Rohin Shah 9 Jan 2019 2:00 UTC
LW: 2 AF: 1
AF
For example currently I find it really confusing to think about corrigible agents relative to goal-directed agents.
Strong agree, and I do think it’s the biggest downside of trying to build non-goal-directed agents.
The goal could come from idealized humans, or from a metaphilosophical algorithm, or be an explicit set of values that we manually specify.
For the case of idealized humans, couldn’t real humans defer to idealized humans if they thought that was better?
Similarly, it seems like a non-goal-directed agent could be instructed to use the metaphilosophical algorithm. I guess I could imagine a metaphilosophical algorithm such that following it requires you to be goal-directed, but it doesn’t seem very likely to me.
For an explicit set of values, those values come from humans, so wouldn’t they be subject to human safety problems? It seems like you would need to claim that humans are better at stating their values than acting in accordance with them, which seems true in some settings and false in others.
- Wei Dai 9 Jan 2019 5:09 UTC
  LW: 4 AF: 2
  AF Parent
  
  For the case of idealized humans, couldn’t real humans defer to idealized humans if they thought that was better?
  
  Real humans could be corrupted or suffer some other kind of safety failure before the choice to defer to idealized humans becomes a feasible option. I don’t see how to recover from this, except by making an AI with a terminal goal of deferring to idealized humans (as soon as it becomes powerful enough to compute what idealized humans would want).
  
  Similarly, it seems like a non-goal-directed agent could be instructed to use the metaphilosophical algorithm. I guess I could imagine a metaphilosophical algorithm such that following it requires you to be goal-directed, but it doesn’t seem very likely to me.
  
  That’s a good point. Solving metaphilosophy does seem to have the potential to help both approaches about equally.
  
  For an explicit set of values, those values come from humans, so wouldn’t they be subject to human safety problems? It seems like you would need to claim that humans are better at stating their values than acting in accordance with them, which seems true in some settings and false in others.
  
  Well I’m not arguing that goal-directed approaches are more promising than non-goal-directed approaches, just that they seem roughly equally (un)promising in aggregate.

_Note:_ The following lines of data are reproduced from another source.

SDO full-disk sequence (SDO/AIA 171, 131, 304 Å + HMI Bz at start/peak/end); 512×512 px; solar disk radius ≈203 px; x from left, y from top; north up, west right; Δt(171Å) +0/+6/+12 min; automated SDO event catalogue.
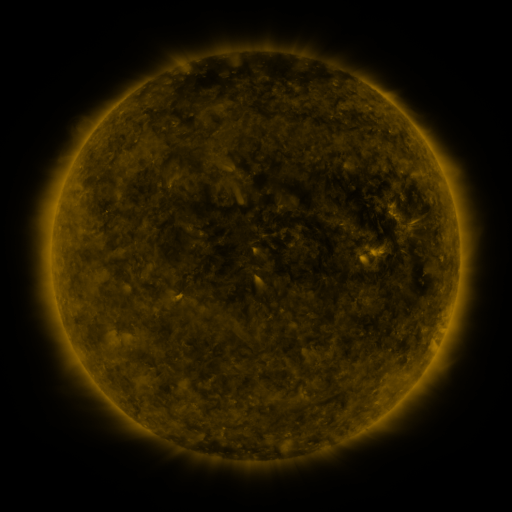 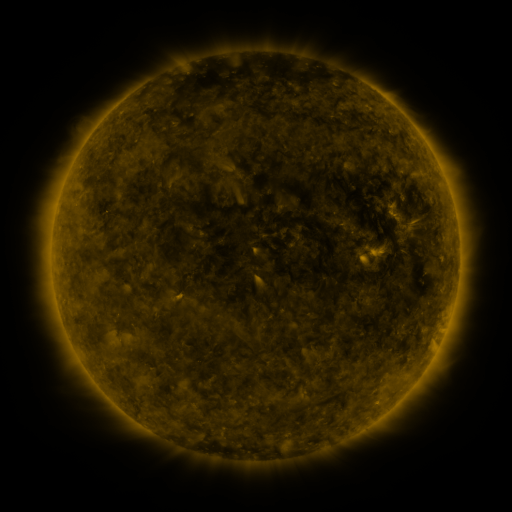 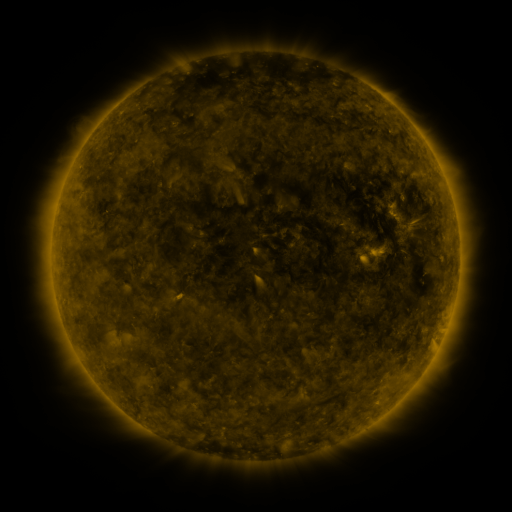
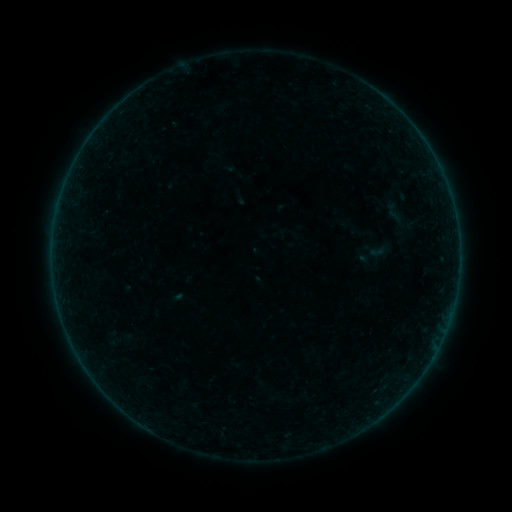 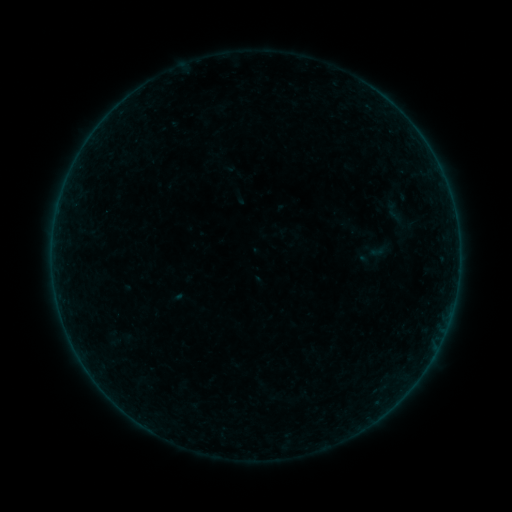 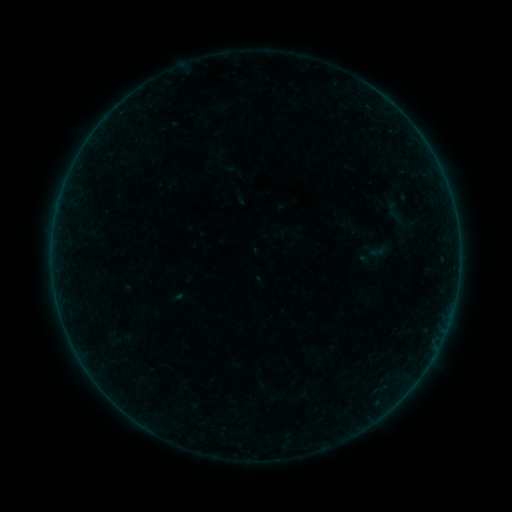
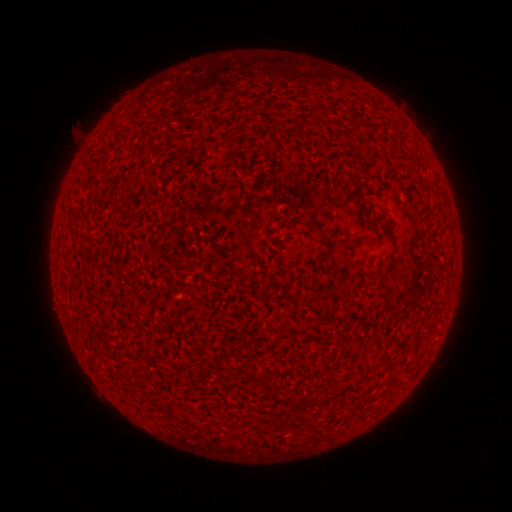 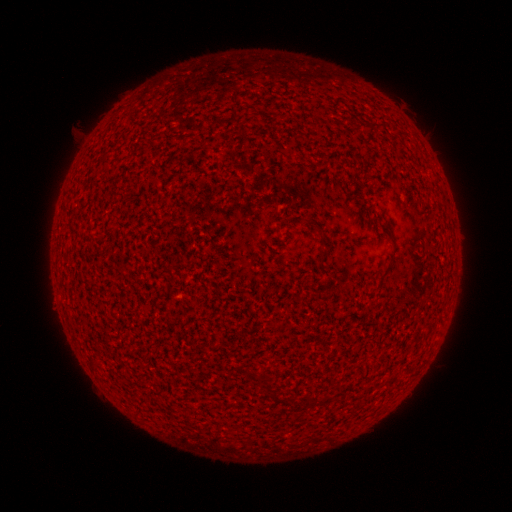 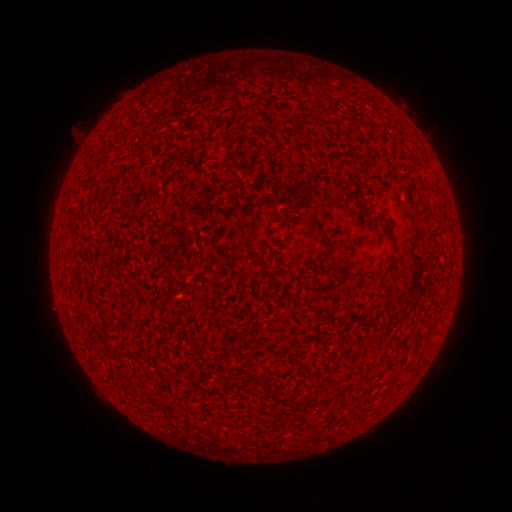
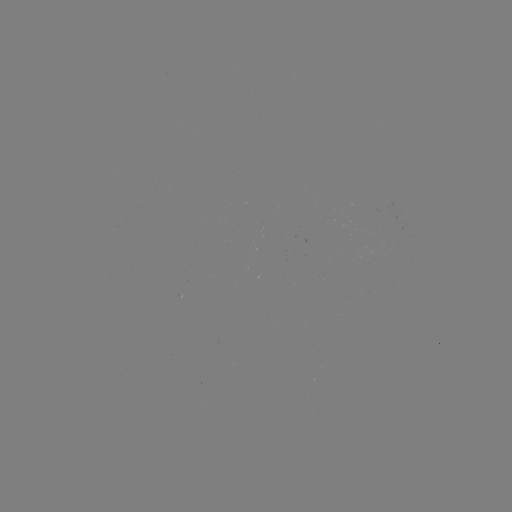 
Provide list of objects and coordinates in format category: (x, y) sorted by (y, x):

  - Rohin Shah 9 Jan 2019 10:19 UTC
    LW: 2 AF: 1
    AF Parent
    Well I’m not arguing that goal-directed approaches are more promising than non-goal-directed approaches, just that they seem roughly equally (un)promising in aggregate.

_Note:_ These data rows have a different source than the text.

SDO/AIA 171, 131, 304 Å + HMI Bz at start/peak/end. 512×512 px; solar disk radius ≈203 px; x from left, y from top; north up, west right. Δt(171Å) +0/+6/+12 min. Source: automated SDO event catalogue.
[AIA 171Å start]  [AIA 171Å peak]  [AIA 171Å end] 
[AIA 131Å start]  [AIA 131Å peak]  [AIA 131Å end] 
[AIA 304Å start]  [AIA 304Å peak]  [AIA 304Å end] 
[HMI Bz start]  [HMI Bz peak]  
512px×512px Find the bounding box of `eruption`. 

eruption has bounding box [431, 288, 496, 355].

    Your first comment was about advantages of goal-directed agents over non-goal-directed ones. Your next comment talked about explicit value specification as a solution to human safety problems; it sounded like you were arguing that this was an example of an advantage of goal-directed agents over non-goal-directed ones. If you don’t think it’s an advantage, then I don’t think we disagree here.
    Real humans could be corrupted or suffer some other kind of safety failure before the choice to defer to idealized humans becomes a feasible option. I don’t see how to recover from this, except by making an AI with a terminal goal of deferring to idealized humans (as soon as it becomes powerful enough to compute what idealized humans would want).
    That makes sense, I agree that goal-directed AI pointed at idealized humans could solve human safety problems, and it’s not clear whether non-goal-directed AI could do something similar.